Zihninde arka arkaya zincirleme sorular oluşmuştu. Üstelik hiçbirine verilebilecek bir yanıtı henüz yoktu. Boy aynasının karşısında tişörtünü çıkardı. Derin bir nefes alıp,"Şimdi sakin olma vakti Semih,"dedi "hepsini çözeceksin. Hepsini."

Hızlıca yeni tişörtü üzerine geçirmeye çalışırken eli bel kısmına çarptı. Çarptığı bölge bir anda sızlamıştı. Tuhafına gitti. Eliyle yeniden yokladı. Bastırınca müthiş bir acı hissetti.
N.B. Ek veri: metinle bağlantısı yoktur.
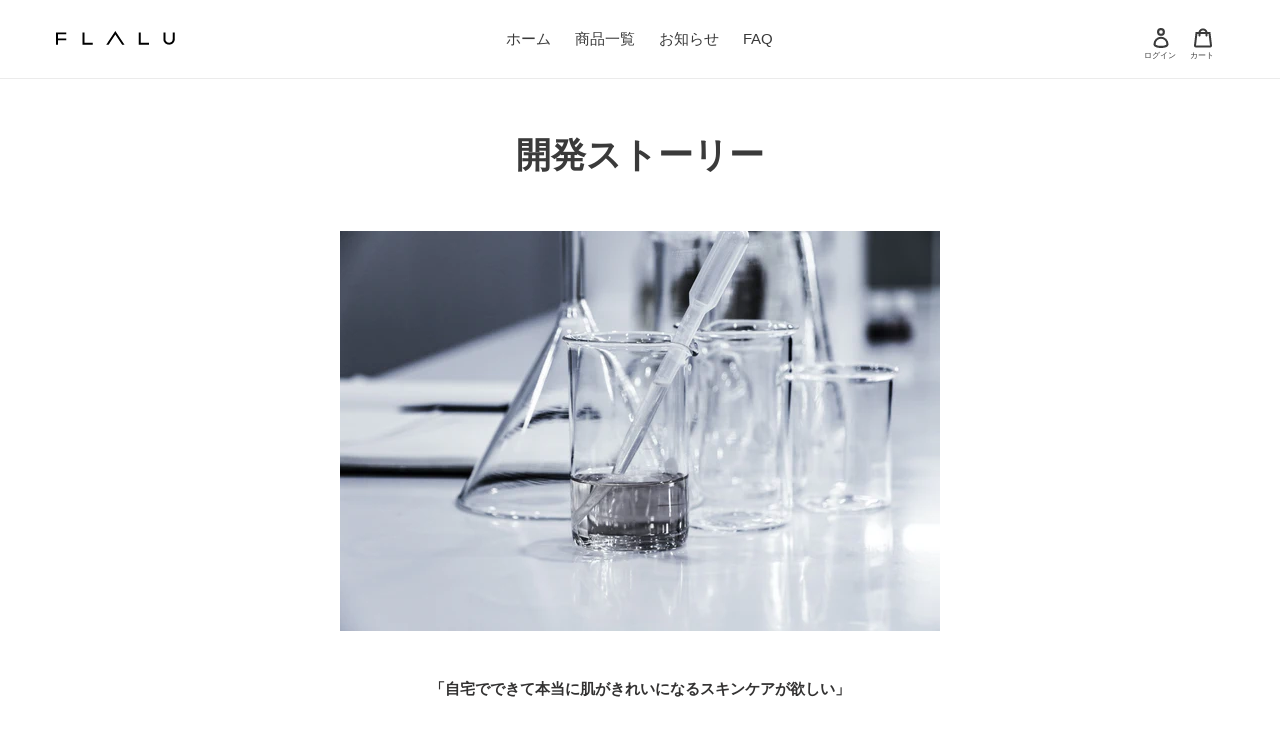

--- FILE ---
content_type: text/css
request_url: https://flalu.shop/cdn/shop/t/1/assets/hb-custom.css?v=127157423217677169231697791250
body_size: -519
content:
a.site-header__icon,button.site-header__search-toggle{display:flex;align-items:center;justify-content:center;flex-direction:column;padding:10px 11px 12px;position:relative}span.icon__fallback-text{font-size:.5em;text-align:center;display:flex;justify-content:center;align-items:center;flex-direction:column;overflow:auto;width:100%;height:auto;clip:unset;bottom:0;left:50%;transform:translate(-50%)}.search-bar__submit span.icon__fallback-text,button.search-bar__close span.icon__fallback-text{display:none}@media only screen and (max-width: 749px){button.site-header__icon{display:flex;align-items:center;justify-content:center;flex-direction:column;gap:4px;padding:10px 11px 12px;position:relative}}
/*# sourceMappingURL=/cdn/shop/t/1/assets/hb-custom.css.map?v=127157423217677169231697791250 */


--- FILE ---
content_type: text/plain
request_url: https://www.google-analytics.com/j/collect?v=1&_v=j102&a=1047677828&t=pageview&_s=1&dl=https%3A%2F%2Fflalu.shop%2Fpages%2Fflalu%25E3%2581%25A8%25E3%2581%25AF&ul=en-us%40posix&dt=%E9%96%8B%E7%99%BA%E3%82%B9%E3%83%88%E3%83%BC%E3%83%AA%E3%83%BC%20%E2%80%93%20%E3%83%95%E3%83%A9%E3%83%AB%E3%82%B3%E3%82%B9%E3%83%A1%EF%BC%88FLALU%20COSME%EF%BC%89&sr=1280x720&vp=1280x720&_u=YEBAAEABAAAAACAAI~&jid=1345897954&gjid=1554796389&cid=1743580606.1769968839&tid=UA-51042105-15&_gid=467258481.1769968839&_r=1&_slc=1&gtm=45He61r1n815LFG6CSv861139479za200zd861139479&gcd=13l3l3l3l1l1&dma=0&tag_exp=103116026~103200004~104527906~104528501~104684208~104684211~115495939~115616986~115938466~115938469~116185181~116185182~116988315~117025849~117041587&z=69859937
body_size: -449
content:
2,cG-JJ7GZQC89X

--- FILE ---
content_type: image/svg+xml
request_url: https://flalu.shop/cdn/shop/files/FULALU_logo_300x300.svg?v=1696932450
body_size: -224
content:
<?xml version="1.0" encoding="UTF-8"?> <!-- Generator: Adobe Illustrator 23.0.0, SVG Export Plug-In . SVG Version: 6.00 Build 0) --> <svg xmlns="http://www.w3.org/2000/svg" xmlns:xlink="http://www.w3.org/1999/xlink" id="レイヤー_1" x="0px" y="0px" viewBox="0 0 257.9 33.3" style="enable-background:new 0 0 257.9 33.3;" xml:space="preserve"> <title>アセット 1</title> <g> <g id="レイヤー_1-2"> <polygon points="2.1,31.3 6.4,31.3 6.4,21.2 24.2,21.1 24.2,17 6.4,17.1 6.4,7.6 24.2,7.5 24.2,3.4 2.1,3.5 "></polygon> <polygon points="63.2,3.5 58.9,3.5 58.9,31.3 81.1,31.3 81.1,27.2 63.2,27.2 "></polygon> <polygon points="184.3,3.5 180,3.5 180,31.3 202.1,31.3 202.1,27.2 184.3,27.2 "></polygon> <polygon points="129.7,8.1 144.2,31.3 149.3,31.3 129.7,0 129.7,0 129.7,0 110.2,31.3 115.2,31.3 "></polygon> <path d="M257.4,3.5H253v15.6l0,0c0,4.3-3.5,7.8-7.8,7.8c-4.3,0-7.8-3.5-7.8-7.8V3.5h-4.3v15.6l0,0v0.1l0,0 c0,6.7,5.5,12.1,12.2,12.1c6.7,0,12.1-5.5,12.1-12.2l0,0L257.4,3.5z"></path> </g> </g> </svg> 

--- FILE ---
content_type: image/svg+xml
request_url: https://flalu.shop/cdn/shop/files/FULALU_logo_180x.svg?v=1696932450
body_size: -543
content:
<?xml version="1.0" encoding="UTF-8"?> <!-- Generator: Adobe Illustrator 23.0.0, SVG Export Plug-In . SVG Version: 6.00 Build 0) --> <svg xmlns="http://www.w3.org/2000/svg" xmlns:xlink="http://www.w3.org/1999/xlink" id="レイヤー_1" x="0px" y="0px" viewBox="0 0 257.9 33.3" style="enable-background:new 0 0 257.9 33.3;" xml:space="preserve"> <title>アセット 1</title> <g> <g id="レイヤー_1-2"> <polygon points="2.1,31.3 6.4,31.3 6.4,21.2 24.2,21.1 24.2,17 6.4,17.1 6.4,7.6 24.2,7.5 24.2,3.4 2.1,3.5 "></polygon> <polygon points="63.2,3.5 58.9,3.5 58.9,31.3 81.1,31.3 81.1,27.2 63.2,27.2 "></polygon> <polygon points="184.3,3.5 180,3.5 180,31.3 202.1,31.3 202.1,27.2 184.3,27.2 "></polygon> <polygon points="129.7,8.1 144.2,31.3 149.3,31.3 129.7,0 129.7,0 129.7,0 110.2,31.3 115.2,31.3 "></polygon> <path d="M257.4,3.5H253v15.6l0,0c0,4.3-3.5,7.8-7.8,7.8c-4.3,0-7.8-3.5-7.8-7.8V3.5h-4.3v15.6l0,0v0.1l0,0 c0,6.7,5.5,12.1,12.2,12.1c6.7,0,12.1-5.5,12.1-12.2l0,0L257.4,3.5z"></path> </g> </g> </svg>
Tişörtün ucunu kaldırıp aynada beline baktı. Belinden kalçasına doğru kocaman bir morluk vardı. Şaşkına döndü. Ne zaman oldu bu diye düşünürken birden aklına geçen geceye yaşadıkları geldi. Merdivenlerden yuvarlandığında tam da belinin bu kısmını çarpmıştı. O zaman... O zaman...

O zaman o gece yaşadıkları gerçekti! Başka türlü bu morluğun olması neredeyse imkansızdı!

Peki neden bir gün öncesinde fark etmemişti bu morluğu?

Hızlıca beyninde bir gün öncesini taradı. Fark etmemesi normaldi. Çünkü ne kıyafetlerini değiştirirken ne de başka bir zaman beline hiç temas etmemişti.

"Of. Şimdi sırası mı? Dışarıda polisler belki de beni tutuklamak için bekliyorlar!"

Kendi kendine söylendikten sonra hemen odasından çıktı. Koridorda hazır bekleyen Halil'i gördü. "Neler olmuş yine Halil?"

"Ormanda yine bir şeyler bulmuşlar ama ne olduğunu henüz öğrenemedim. Ancak bu kez biraz başımız ağrıyacak gibi."

"Ne demek başımız ağrıyacak?"

"Bilmiyorum. Öyle hissettim. Baksanıza anında bizim burada aldılar soluğu."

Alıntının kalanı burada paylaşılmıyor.